Data Quality and Provenance
TL;DR: Every system is tagged with one of four provenance tiers - from official government downloads (Tier 1) to expert-curated domain vocabularies (Tier 4). SHA-256 hashes, source URLs, and dates are stored for audit. This guide explains the framework and how to verify data.
Four-tier provenance framework
graph TD
subgraph Tier1["Tier 1: Official Download"]
T1["Source file from standards body\nSHA-256 hash stored\nExamples: NAICS, ISIC, LOINC, HS"]
end
subgraph Tier2["Tier 2: Structural Derivation"]
T2["Derived from official system\n1:1 structural mapping verified\nExamples: WZ, NAF, ATECO (NACE variants)"]
end
subgraph Tier3["Tier 3: Manual Transcription"]
T3["Transcribed from official publications\nSource URL and date recorded\nExamples: SIC 1987, some Asian/African systems"]
end
subgraph Tier4["Tier 4: Expert Curated"]
T4["Domain expert knowledge\nPeer-reviewed structure\nExamples: All domain_* taxonomies"]
end
T1 --> T2
T2 --> T3
T3 --> T4
| Tier | Label | Description | Verification |
|---|---|---|---|
| 1 | official_download |
Data downloaded directly from the authoritative source | File hash stored for audit |
| 2 | structural_derivation |
Derived from an official system (e.g., NACE national variants) | 1:1 structural mapping verified |
| 3 | manual_transcription |
Transcribed from official publications (PDF, HTML, print) | Cross-checked against source |
| 4 | expert_curated |
Curated by domain experts based on industry knowledge | Peer-reviewed structure |
Tier 1: Official download
The gold standard. Data files (CSV, Excel, XML) are downloaded directly from the standards body's website. A SHA-256 hash of the source file is stored in the source_file_hash column for reproducibility.
Examples: NAICS 2022 (Census Bureau CSV), HS 2022 (WCO), ISIC Rev 4 (UN CSV), LOINC (Regenstrief download), ICD-10-CM (CMS), NCI Thesaurus (NCI)
Tier 2: Structural derivation
Systems that reuse the structure of an official system with localized naming.

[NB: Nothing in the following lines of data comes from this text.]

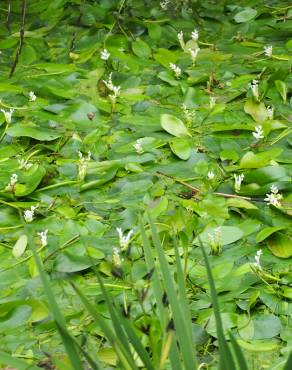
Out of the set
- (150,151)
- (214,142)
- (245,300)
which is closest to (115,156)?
(150,151)

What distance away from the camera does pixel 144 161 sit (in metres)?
2.34

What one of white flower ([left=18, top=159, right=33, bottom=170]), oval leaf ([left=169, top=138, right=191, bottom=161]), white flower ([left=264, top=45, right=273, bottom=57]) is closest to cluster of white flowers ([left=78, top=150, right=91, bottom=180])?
white flower ([left=18, top=159, right=33, bottom=170])

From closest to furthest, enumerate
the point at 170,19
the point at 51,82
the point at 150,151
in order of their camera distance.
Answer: the point at 150,151 → the point at 51,82 → the point at 170,19

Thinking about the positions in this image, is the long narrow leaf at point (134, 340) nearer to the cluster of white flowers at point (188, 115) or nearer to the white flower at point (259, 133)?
the white flower at point (259, 133)

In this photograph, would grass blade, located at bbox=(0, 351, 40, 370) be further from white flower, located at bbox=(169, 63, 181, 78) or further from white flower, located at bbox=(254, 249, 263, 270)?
white flower, located at bbox=(169, 63, 181, 78)

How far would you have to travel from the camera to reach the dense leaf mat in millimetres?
1739

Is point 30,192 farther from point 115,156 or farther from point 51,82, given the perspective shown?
point 51,82

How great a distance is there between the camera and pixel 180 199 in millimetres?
2162

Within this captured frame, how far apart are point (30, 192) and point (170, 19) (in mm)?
1478

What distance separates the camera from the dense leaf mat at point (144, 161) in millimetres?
1739

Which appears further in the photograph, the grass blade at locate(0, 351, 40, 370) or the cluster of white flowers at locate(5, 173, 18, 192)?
the cluster of white flowers at locate(5, 173, 18, 192)

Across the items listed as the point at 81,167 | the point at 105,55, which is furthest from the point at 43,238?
the point at 105,55

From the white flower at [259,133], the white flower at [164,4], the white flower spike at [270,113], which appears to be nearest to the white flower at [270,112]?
the white flower spike at [270,113]

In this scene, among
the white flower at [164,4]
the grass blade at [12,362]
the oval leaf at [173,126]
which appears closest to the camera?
the grass blade at [12,362]
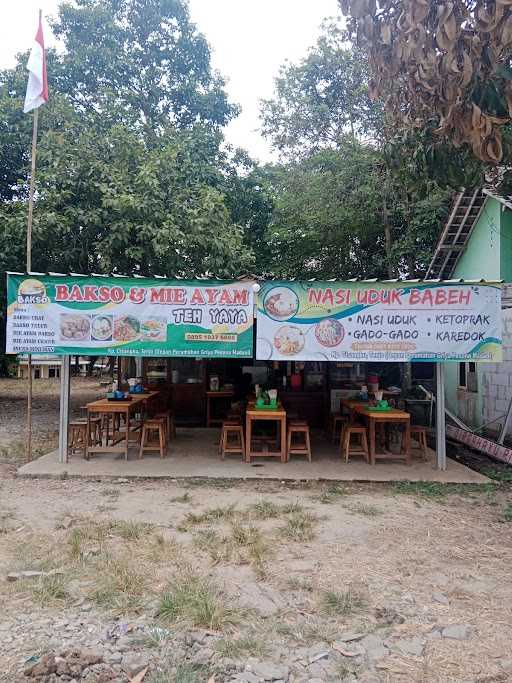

For example, all EU NACE Rev 2 national variants (WZ 2008, NAF Rev 2, ATECO 2007, etc.) share the identical code structure.
Examples: WZ 2008 (Germany), ONACE 2008 (Austria), NOGA 2008 (Switzerland), all EU NACE national variants, all ISIC Rev 4 national adaptations
Tier 3: Manual transcription
Data transcribed from official documents that do not provide machine-readable downloads. The original source URL and date are recorded for audit.
Examples: SIC 1987 (transcribed from OSHA HTML), some Asian and African national classifications
Tier 4: Expert curated
Domain-specific vocabularies created by subject matter experts. These fill gaps where no official standard exists.
Examples: All domain_* taxonomies (truck freight, agriculture, mining, construction, cybersecurity, AI, etc.)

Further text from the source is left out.